Instructions for the task — Replicate the data exactly, every line included.
- Opening Delimiter -
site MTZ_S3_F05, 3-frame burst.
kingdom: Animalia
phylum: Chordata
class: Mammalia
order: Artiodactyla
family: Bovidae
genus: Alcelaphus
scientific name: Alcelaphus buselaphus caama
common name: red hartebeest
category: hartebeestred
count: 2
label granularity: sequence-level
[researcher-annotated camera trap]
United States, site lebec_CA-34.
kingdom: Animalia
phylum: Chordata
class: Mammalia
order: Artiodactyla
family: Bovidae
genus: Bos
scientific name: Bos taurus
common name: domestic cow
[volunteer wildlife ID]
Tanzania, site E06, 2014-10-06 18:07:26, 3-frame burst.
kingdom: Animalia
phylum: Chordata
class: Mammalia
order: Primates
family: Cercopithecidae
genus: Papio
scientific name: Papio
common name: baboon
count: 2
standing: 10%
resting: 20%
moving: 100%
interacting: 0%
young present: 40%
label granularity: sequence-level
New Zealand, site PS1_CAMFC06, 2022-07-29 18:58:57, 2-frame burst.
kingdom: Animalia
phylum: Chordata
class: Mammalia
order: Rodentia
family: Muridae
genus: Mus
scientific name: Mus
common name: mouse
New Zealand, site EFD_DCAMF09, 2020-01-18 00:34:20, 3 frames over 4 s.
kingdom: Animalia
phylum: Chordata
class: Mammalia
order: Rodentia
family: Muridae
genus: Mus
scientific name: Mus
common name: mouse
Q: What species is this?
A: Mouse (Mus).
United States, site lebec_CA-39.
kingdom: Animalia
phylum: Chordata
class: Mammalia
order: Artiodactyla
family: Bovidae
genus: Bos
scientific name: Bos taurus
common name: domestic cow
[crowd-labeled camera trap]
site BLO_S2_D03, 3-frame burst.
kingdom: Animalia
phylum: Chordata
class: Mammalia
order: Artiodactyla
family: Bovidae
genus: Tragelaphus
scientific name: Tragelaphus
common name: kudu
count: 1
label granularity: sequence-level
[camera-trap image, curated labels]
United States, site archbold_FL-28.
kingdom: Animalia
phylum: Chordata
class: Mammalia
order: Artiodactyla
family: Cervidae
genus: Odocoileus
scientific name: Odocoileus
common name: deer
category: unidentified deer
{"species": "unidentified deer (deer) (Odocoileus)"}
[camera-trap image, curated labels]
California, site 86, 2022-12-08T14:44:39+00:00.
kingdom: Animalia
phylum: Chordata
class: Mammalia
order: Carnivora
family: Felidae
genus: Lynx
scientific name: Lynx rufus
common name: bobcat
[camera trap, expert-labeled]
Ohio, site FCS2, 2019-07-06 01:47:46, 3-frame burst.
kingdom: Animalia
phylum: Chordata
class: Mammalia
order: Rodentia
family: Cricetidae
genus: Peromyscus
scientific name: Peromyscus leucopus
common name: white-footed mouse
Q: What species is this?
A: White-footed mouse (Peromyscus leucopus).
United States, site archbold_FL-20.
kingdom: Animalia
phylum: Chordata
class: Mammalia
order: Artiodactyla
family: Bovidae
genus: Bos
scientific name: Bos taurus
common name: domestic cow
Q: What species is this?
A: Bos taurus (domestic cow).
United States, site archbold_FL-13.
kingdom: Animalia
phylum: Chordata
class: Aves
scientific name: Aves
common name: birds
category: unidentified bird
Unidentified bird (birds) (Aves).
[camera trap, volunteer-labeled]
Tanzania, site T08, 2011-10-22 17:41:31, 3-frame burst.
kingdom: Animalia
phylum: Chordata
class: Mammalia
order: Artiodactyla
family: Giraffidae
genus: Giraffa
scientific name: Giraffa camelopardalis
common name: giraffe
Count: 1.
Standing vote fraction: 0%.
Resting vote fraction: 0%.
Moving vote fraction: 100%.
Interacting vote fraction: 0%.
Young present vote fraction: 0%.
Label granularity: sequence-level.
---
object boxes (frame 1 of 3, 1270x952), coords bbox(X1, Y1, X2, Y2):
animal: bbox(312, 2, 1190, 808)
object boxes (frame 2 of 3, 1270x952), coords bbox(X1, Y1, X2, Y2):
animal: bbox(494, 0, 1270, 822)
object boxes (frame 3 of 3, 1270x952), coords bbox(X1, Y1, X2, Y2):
- Closing Delimiter -
Task answer —
site MTZ_S3_F05, 3-frame burst.
kingdom: Animalia
phylum: Chordata
class: Mammalia
order: Artiodactyla
family: Bovidae
genus: Alcelaphus
scientific name: Alcelaphus buselaphus caama
common name: red hartebeest
category: hartebeestred
count: 2
label granularity: sequence-level
[researcher-annotated camera trap]
United States, site lebec_CA-34.
kingdom: Animalia
phylum: Chordata
class: Mammalia
order: Artiodactyla
family: Bovidae
genus: Bos
scientific name: Bos taurus
common name: domestic cow
[volunteer wildlife ID]
Tanzania, site E06, 2014-10-06 18:07:26, 3-frame burst.
kingdom: Animalia
phylum: Chordata
class: Mammalia
order: Primates
family: Cercopithecidae
genus: Papio
scientific name: Papio
common name: baboon
count: 2
standing: 10%
resting: 20%
moving: 100%
interacting: 0%
young present: 40%
label granularity: sequence-level
New Zealand, site PS1_CAMFC06, 2022-07-29 18:58:57, 2-frame burst.
kingdom: Animalia
phylum: Chordata
class: Mammalia
order: Rodentia
family: Muridae
genus: Mus
scientific name: Mus
common name: mouse
New Zealand, site EFD_DCAMF09, 2020-01-18 00:34:20, 3 frames over 4 s.
kingdom: Animalia
phylum: Chordata
class: Mammalia
order: Rodentia
family: Muridae
genus: Mus
scientific name: Mus
common name: mouse
Q: What species is this?
A: Mouse (Mus).
United States, site lebec_CA-39.
kingdom: Animalia
phylum: Chordata
class: Mammalia
order: Artiodactyla
family: Bovidae
genus: Bos
scientific name: Bos taurus
common name: domestic cow
[crowd-labeled camera trap]
site BLO_S2_D03, 3-frame burst.
kingdom: Animalia
phylum: Chordata
class: Mammalia
order: Artiodactyla
family: Bovidae
genus: Tragelaphus
scientific name: Tragelaphus
common name: kudu
count: 1
label granularity: sequence-level
[camera-trap image, curated labels]
United States, site archbold_FL-28.
kingdom: Animalia
phylum: Chordata
class: Mammalia
order: Artiodactyla
family: Cervidae
genus: Odocoileus
scientific name: Odocoileus
common name: deer
category: unidentified deer
{"species": "unidentified deer (deer) (Odocoileus)"}
[camera-trap image, curated labels]
California, site 86, 2022-12-08T14:44:39+00:00.
kingdom: Animalia
phylum: Chordata
class: Mammalia
order: Carnivora
family: Felidae
genus: Lynx
scientific name: Lynx rufus
common name: bobcat
[camera trap, expert-labeled]
Ohio, site FCS2, 2019-07-06 01:47:46, 3-frame burst.
kingdom: Animalia
phylum: Chordata
class: Mammalia
order: Rodentia
family: Cricetidae
genus: Peromyscus
scientific name: Peromyscus leucopus
common name: white-footed mouse
Q: What species is this?
A: White-footed mouse (Peromyscus leucopus).
United States, site archbold_FL-20.
kingdom: Animalia
phylum: Chordata
class: Mammalia
order: Artiodactyla
family: Bovidae
genus: Bos
scientific name: Bos taurus
common name: domestic cow
Q: What species is this?
A: Bos taurus (domestic cow).
United States, site archbold_FL-13.
kingdom: Animalia
phylum: Chordata
class: Aves
scientific name: Aves
common name: birds
category: unidentified bird
Unidentified bird (birds) (Aves).
[camera trap, volunteer-labeled]
Tanzania, site T08, 2011-10-22 17:41:31, 3-frame burst.
kingdom: Animalia
phylum: Chordata
class: Mammalia
order: Artiodactyla
family: Giraffidae
genus: Giraffa
scientific name: Giraffa camelopardalis
common name: giraffe
Count: 1.
Standing vote fraction: 0%.
Resting vote fraction: 0%.
Moving vote fraction: 100%.
Interacting vote fraction: 0%.
Young present vote fraction: 0%.
Label granularity: sequence-level.
---
object boxes (frame 1 of 3, 1270x952), coords bbox(X1, Y1, X2, Y2):
animal: bbox(312, 2, 1190, 808)
object boxes (frame 2 of 3, 1270x952), coords bbox(X1, Y1, X2, Y2):
animal: bbox(494, 0, 1270, 822)
object boxes (frame 3 of 3, 1270x952), coords bbox(X1, Y1, X2, Y2):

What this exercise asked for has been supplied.